## Start INPUT RECORDS
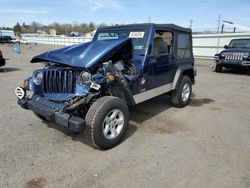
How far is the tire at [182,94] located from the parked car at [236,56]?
6.49m

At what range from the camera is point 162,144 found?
3822 millimetres

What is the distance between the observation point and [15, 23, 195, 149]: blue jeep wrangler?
132 inches

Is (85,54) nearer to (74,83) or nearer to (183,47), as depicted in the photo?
(74,83)

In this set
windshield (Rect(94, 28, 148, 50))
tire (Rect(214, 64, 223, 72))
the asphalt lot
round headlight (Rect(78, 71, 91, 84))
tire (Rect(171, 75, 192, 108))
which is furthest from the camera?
Answer: tire (Rect(214, 64, 223, 72))

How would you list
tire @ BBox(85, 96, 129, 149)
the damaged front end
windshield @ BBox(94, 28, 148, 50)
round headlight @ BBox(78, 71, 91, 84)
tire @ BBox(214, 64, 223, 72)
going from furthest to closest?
tire @ BBox(214, 64, 223, 72) → windshield @ BBox(94, 28, 148, 50) → round headlight @ BBox(78, 71, 91, 84) → the damaged front end → tire @ BBox(85, 96, 129, 149)

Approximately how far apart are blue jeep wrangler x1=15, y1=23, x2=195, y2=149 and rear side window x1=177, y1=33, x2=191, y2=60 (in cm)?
61

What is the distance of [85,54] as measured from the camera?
3568 mm

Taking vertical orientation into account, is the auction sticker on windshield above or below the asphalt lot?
above

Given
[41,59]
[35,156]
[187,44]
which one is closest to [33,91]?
[41,59]

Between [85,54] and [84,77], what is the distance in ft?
1.21

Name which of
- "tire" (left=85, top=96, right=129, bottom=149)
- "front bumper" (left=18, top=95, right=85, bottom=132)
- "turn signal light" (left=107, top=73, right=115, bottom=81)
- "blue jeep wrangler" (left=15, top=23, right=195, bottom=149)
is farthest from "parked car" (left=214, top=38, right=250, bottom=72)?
"front bumper" (left=18, top=95, right=85, bottom=132)

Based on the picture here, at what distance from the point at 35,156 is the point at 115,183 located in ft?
4.53

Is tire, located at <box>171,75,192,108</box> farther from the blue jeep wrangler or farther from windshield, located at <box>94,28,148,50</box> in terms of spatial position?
windshield, located at <box>94,28,148,50</box>

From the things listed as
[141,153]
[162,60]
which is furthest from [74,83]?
[162,60]
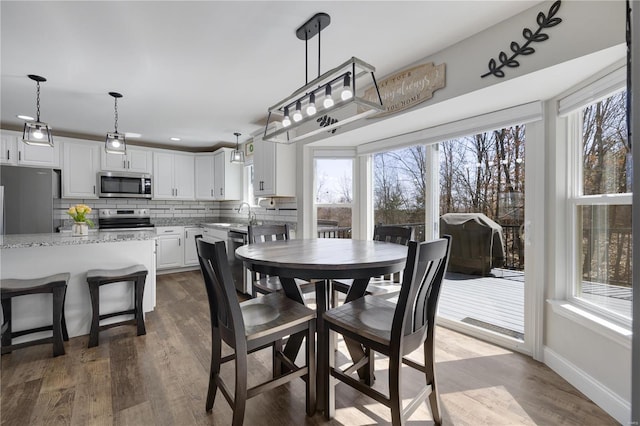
## End INPUT RECORDS
Print the stretch of the data from the line containing "In this set" through the line containing "Answer: tire (Rect(214, 64, 223, 72))", reproducing each line without any change.

In this set
windshield (Rect(94, 28, 148, 50))
tire (Rect(214, 64, 223, 72))
the asphalt lot
round headlight (Rect(78, 71, 91, 84))
tire (Rect(171, 75, 192, 108))
which is furthest from the camera?
Answer: tire (Rect(214, 64, 223, 72))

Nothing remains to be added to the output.